### [Your objective]
Exactly as written, transcribe the lines that run from the one containing "What length of" to the end of the records below.

========

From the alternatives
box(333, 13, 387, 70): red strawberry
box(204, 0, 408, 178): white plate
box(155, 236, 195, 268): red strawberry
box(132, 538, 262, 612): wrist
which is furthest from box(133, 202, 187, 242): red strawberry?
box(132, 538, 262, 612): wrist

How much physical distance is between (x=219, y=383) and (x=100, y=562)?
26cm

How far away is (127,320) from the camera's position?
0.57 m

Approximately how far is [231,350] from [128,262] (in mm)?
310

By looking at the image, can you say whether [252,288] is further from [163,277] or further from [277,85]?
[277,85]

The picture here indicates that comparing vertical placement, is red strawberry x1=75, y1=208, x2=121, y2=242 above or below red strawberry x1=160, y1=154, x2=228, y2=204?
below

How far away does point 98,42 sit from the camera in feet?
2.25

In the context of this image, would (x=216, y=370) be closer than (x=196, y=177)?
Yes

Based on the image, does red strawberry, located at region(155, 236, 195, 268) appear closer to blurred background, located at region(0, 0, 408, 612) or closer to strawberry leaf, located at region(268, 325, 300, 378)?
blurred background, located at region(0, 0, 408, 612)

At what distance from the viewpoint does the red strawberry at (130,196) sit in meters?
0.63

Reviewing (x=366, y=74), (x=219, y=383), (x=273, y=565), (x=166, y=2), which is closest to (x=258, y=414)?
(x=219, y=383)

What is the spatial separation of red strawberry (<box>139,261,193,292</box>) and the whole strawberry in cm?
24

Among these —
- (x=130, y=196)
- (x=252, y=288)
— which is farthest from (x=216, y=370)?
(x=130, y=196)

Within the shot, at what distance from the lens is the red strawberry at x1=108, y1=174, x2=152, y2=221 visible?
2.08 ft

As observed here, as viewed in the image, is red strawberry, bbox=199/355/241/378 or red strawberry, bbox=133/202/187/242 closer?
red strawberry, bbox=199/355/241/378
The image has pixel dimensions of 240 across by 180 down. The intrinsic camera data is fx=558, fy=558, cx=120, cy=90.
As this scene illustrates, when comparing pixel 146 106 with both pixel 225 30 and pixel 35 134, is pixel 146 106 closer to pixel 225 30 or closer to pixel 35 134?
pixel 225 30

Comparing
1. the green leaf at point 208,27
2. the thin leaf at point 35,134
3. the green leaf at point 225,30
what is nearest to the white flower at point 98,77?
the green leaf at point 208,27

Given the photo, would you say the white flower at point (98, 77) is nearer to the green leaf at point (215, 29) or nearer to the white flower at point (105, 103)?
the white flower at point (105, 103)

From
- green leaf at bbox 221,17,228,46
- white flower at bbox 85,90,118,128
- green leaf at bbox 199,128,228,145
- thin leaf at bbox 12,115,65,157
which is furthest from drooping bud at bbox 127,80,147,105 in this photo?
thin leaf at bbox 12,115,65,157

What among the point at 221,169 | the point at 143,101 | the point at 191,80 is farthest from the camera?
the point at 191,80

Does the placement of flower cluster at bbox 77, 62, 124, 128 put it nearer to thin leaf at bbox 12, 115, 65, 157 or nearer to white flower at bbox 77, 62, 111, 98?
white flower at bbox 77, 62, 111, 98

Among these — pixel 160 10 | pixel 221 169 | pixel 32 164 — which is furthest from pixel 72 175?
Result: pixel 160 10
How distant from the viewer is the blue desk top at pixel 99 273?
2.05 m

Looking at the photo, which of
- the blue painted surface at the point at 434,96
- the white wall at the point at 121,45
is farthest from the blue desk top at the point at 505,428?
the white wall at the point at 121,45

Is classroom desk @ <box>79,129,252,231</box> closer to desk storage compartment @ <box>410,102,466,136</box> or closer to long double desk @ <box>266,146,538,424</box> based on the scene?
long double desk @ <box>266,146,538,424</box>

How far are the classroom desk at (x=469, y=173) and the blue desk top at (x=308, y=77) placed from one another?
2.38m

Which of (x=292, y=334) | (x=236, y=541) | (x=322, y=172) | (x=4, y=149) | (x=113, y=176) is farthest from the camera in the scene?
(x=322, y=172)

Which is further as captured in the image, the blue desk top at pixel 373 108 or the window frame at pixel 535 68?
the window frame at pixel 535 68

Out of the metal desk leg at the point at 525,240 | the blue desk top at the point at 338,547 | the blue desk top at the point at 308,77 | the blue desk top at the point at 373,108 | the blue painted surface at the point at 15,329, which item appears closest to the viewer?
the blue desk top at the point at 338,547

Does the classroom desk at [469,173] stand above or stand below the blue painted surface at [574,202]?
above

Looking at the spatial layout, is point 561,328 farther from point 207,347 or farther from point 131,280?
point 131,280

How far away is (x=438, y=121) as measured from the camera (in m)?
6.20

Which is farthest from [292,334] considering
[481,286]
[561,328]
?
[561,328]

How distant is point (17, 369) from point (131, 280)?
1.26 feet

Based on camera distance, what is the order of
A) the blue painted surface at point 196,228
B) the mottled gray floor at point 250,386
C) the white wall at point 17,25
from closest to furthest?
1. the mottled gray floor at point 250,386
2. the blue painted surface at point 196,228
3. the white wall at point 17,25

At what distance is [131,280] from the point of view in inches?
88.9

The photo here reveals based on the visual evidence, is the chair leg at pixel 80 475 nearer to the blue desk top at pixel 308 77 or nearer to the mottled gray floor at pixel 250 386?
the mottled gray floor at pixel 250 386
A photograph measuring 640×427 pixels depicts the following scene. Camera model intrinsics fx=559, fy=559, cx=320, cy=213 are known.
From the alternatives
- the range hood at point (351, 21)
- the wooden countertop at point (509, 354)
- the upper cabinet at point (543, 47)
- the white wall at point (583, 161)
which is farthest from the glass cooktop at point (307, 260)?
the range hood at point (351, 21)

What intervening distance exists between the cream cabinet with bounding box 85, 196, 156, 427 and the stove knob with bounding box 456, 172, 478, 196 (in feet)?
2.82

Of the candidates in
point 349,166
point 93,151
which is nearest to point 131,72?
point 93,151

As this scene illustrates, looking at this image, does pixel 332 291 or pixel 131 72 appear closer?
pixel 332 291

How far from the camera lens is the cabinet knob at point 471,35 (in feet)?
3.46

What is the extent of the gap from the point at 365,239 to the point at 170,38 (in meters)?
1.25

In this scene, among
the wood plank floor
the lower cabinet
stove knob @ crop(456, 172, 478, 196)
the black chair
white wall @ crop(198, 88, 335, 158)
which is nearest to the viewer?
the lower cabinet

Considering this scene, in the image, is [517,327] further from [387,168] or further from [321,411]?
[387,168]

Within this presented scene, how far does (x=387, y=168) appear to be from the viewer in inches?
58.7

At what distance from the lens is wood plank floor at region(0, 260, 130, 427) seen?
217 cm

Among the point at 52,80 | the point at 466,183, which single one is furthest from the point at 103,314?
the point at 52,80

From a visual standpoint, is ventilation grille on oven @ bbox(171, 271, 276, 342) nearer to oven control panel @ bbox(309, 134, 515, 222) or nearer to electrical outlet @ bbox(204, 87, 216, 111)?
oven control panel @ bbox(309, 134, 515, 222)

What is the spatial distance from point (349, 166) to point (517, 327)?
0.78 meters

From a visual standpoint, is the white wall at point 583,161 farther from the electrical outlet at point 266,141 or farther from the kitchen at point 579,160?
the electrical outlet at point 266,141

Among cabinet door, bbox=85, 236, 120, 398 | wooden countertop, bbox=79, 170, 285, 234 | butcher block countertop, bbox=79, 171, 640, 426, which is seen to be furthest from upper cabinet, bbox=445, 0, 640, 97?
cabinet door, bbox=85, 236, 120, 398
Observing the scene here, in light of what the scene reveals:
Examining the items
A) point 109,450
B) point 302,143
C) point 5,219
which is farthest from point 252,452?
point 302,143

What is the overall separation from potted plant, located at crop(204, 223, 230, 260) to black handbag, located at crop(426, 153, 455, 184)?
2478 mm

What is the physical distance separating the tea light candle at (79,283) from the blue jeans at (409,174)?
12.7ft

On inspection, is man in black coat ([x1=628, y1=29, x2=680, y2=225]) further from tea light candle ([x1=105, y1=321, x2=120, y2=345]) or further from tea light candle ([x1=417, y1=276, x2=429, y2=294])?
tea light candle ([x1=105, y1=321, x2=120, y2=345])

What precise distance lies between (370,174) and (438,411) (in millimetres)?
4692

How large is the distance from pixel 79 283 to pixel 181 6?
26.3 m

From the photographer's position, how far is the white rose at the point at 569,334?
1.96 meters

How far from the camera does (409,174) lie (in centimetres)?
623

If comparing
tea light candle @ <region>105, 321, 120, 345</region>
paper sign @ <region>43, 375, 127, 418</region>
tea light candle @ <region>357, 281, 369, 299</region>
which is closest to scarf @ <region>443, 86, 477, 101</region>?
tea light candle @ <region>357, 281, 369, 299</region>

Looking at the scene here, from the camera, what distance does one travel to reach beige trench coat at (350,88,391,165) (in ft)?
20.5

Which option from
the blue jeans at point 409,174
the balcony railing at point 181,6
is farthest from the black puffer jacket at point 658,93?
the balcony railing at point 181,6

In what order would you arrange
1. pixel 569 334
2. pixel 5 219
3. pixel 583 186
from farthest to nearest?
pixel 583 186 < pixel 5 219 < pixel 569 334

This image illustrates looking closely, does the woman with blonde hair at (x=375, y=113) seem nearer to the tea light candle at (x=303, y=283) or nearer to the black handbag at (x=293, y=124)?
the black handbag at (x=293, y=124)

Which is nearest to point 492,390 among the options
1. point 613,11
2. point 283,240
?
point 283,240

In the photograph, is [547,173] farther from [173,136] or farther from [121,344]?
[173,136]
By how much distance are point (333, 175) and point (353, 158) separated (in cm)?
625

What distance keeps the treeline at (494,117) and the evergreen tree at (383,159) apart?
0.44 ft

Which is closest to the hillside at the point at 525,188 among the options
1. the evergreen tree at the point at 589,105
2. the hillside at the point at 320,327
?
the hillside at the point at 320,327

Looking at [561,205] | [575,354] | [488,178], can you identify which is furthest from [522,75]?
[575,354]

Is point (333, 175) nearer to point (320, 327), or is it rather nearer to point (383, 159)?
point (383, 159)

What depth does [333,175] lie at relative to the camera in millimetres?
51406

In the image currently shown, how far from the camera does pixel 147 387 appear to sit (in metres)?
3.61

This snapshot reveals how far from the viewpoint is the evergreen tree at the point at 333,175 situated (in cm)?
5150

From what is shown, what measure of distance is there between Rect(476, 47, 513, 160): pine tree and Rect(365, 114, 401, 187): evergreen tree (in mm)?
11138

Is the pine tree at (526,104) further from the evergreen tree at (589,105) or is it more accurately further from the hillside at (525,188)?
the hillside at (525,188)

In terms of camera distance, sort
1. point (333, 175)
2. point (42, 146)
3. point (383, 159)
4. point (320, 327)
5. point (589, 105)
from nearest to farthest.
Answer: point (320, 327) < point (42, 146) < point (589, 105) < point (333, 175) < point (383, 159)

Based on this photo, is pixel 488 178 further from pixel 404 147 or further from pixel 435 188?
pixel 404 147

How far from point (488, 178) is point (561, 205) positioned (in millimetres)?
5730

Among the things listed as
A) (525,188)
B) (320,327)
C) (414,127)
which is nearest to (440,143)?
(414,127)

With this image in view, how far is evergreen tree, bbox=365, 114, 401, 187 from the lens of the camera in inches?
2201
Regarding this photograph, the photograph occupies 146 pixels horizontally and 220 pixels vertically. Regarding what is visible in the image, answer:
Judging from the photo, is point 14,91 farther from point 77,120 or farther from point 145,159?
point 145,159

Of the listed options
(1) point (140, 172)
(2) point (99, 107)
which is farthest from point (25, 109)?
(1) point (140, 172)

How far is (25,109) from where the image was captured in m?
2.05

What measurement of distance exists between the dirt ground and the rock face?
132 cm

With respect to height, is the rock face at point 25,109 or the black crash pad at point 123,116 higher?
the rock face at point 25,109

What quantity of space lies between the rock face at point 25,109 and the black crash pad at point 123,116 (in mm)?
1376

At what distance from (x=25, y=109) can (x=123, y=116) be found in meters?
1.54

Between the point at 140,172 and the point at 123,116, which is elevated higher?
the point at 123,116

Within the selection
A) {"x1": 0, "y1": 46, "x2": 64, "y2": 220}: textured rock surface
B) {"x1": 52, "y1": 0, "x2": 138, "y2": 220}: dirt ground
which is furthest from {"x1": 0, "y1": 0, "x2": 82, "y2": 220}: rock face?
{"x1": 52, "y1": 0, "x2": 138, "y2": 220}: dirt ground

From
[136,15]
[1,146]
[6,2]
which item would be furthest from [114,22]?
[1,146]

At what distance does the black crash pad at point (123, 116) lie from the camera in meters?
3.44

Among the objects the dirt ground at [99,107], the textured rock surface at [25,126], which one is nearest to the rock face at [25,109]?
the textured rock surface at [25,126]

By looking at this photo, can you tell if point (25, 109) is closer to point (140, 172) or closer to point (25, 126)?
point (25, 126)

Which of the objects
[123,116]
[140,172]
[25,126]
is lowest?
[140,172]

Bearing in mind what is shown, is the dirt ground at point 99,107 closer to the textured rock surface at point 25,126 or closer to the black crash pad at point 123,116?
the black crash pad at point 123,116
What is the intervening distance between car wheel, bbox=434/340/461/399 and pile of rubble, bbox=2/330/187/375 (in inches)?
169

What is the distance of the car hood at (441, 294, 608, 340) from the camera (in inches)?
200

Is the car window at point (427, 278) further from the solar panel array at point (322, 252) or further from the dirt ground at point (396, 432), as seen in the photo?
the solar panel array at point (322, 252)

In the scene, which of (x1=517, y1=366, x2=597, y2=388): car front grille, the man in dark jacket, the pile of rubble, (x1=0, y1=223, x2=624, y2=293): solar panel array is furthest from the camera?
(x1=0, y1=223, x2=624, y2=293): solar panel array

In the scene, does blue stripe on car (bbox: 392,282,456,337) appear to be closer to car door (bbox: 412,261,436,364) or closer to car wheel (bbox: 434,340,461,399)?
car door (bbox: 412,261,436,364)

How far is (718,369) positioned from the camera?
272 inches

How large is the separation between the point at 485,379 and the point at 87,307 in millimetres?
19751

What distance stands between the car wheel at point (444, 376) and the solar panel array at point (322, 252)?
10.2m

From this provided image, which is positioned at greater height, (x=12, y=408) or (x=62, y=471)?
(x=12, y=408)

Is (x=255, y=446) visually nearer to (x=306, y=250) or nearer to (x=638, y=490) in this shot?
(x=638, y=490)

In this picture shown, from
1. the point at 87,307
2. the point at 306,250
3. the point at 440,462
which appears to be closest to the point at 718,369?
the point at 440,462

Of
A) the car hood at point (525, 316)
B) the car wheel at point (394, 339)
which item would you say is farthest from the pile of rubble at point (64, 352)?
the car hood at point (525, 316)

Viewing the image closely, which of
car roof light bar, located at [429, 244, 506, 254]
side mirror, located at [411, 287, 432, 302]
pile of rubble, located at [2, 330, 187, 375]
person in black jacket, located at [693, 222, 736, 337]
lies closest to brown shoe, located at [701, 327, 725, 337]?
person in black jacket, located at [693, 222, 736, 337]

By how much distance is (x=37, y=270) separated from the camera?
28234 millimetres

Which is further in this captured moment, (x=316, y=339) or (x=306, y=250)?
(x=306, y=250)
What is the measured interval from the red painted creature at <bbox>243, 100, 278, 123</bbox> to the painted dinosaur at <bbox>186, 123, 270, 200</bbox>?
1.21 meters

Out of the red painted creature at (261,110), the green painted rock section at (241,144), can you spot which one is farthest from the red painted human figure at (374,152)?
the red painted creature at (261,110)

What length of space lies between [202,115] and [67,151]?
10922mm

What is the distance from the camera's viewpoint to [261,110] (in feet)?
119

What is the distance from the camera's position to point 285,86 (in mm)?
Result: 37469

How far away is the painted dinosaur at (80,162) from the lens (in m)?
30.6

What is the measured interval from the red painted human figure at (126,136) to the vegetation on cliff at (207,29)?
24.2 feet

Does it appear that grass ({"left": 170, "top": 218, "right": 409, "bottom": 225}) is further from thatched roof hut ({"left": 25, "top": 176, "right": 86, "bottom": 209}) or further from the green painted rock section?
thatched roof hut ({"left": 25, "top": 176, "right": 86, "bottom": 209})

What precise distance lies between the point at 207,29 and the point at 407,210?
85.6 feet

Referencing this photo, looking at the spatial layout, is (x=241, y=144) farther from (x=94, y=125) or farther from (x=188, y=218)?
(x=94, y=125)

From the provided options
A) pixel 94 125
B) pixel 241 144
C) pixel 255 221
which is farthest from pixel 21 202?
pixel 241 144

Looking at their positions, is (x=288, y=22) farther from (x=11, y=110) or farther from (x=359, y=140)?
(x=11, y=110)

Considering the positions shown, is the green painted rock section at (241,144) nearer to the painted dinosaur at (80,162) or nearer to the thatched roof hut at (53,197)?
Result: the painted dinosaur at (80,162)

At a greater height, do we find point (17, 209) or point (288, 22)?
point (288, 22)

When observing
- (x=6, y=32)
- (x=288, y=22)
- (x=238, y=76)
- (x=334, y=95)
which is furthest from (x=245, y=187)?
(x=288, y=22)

========

### [Written answer]
What length of space lies between [202,115] and [67,151]?
10922mm

What is the distance from the camera's viewpoint to [261,110] (in feet)?
119

What is the distance from the camera's position to point 285,86 (in mm)?
Result: 37469

How far away is the painted dinosaur at (80,162) from the lens (in m)?
30.6

What is the measured interval from the red painted human figure at (126,136) to the vegetation on cliff at (207,29)?
24.2 feet

Does it appear that grass ({"left": 170, "top": 218, "right": 409, "bottom": 225}) is further from thatched roof hut ({"left": 25, "top": 176, "right": 86, "bottom": 209}) or further from the green painted rock section?
thatched roof hut ({"left": 25, "top": 176, "right": 86, "bottom": 209})

What precise distance lies between the point at 207,29 and the point at 407,210?
85.6 feet

Referencing this photo, looking at the spatial layout, is (x=241, y=144) farther from (x=94, y=125) or farther from (x=188, y=218)?
(x=94, y=125)

From the provided options
A) pixel 94 125
B) pixel 241 144
C) pixel 255 221
which is farthest from pixel 21 202?
pixel 241 144

Looking at their positions, is (x=288, y=22) farther from (x=11, y=110) or farther from (x=359, y=140)?
(x=11, y=110)

Considering the positions shown, is the green painted rock section at (241,144) nearer to the painted dinosaur at (80,162) or nearer to the thatched roof hut at (53,197)?
Result: the painted dinosaur at (80,162)

At a greater height, do we find point (17, 209) or point (288, 22)?
point (288, 22)

When observing
- (x=6, y=32)
- (x=288, y=22)
- (x=238, y=76)
- (x=334, y=95)
which is furthest from (x=245, y=187)?
(x=288, y=22)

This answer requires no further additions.